— TEXT EXCERPT —

──────────

Analysing the Role of Africa’s Key Transit Corridors

Editorial Team
Editorial Team

For centuries, even millennia, the sea has been the source of both conflict and prosperity among civilisations.

From the First Anglo-Dutch War of the 1650s that was driven by a desire to consolidate lucrative ocean-based spice trade routes in Asia to the Opium Wars of the Mid-1800s, instigated by the British in an attempt to maintain access to China, countless clashes have been fought at sea throughout history.

Even today, in what is largely a more peaceful global society, the roots of globalisation are still firmly planted in the maritime industry.

It is of little surprise therefore that, with few exceptions, the world’s 45 landlocked countries are poor. Of the 15-lowest ranking countries in the human development index, eight of these have no coastline at all, while the GDP per capita of landlocked countries is roughly 40 percent lower than that of their maritime neighbours.

The challenges are numerous. From dependence on the transit networks of other countries to increased costs and waiting times surrounding the import of oil, food and other goods, barriers to trade have a great domino effect on growth and development.

For 16 of Africa’s 55 countries, this rings particularly true. Yet despite the problems, resolutions are beginning to come to the fore.

In March 2018, the continent cast its vote for more and better internal trade through the signing of the African Continental Free Trade Area Agreement (AfCFTA), committing to remove tariffs on 90 percent of goods, as well as liberalising trade services and addressing non-tariff barriers. This has subsequently made Africa the largest free trade area in the world, serving more than one billion consumers with a GDP of $3 trillion.

Coupling this, a number of new cross-border transit corridors are under construction or expansion – intra-continental transport routes that will prove to be crucial in both capitalising on the benefits provided by the AfCFTA and facilitating improved internalisation of the continent’s landlocked countries.

──────────

— RECORDED DATA —

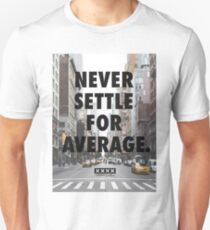 Never Settle For Average Slim Fit T-Shirt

──────────

— WHAT THE TASK ASKS —
List every commitment that the article on Africa's transit corridors attributes to the African Continental Free Trade Area Agreement.

— ANSWER BOX —
- Removing tariffs on 90 percent of goods
- Liberalizing trade services
- Addressing non-tariff barriers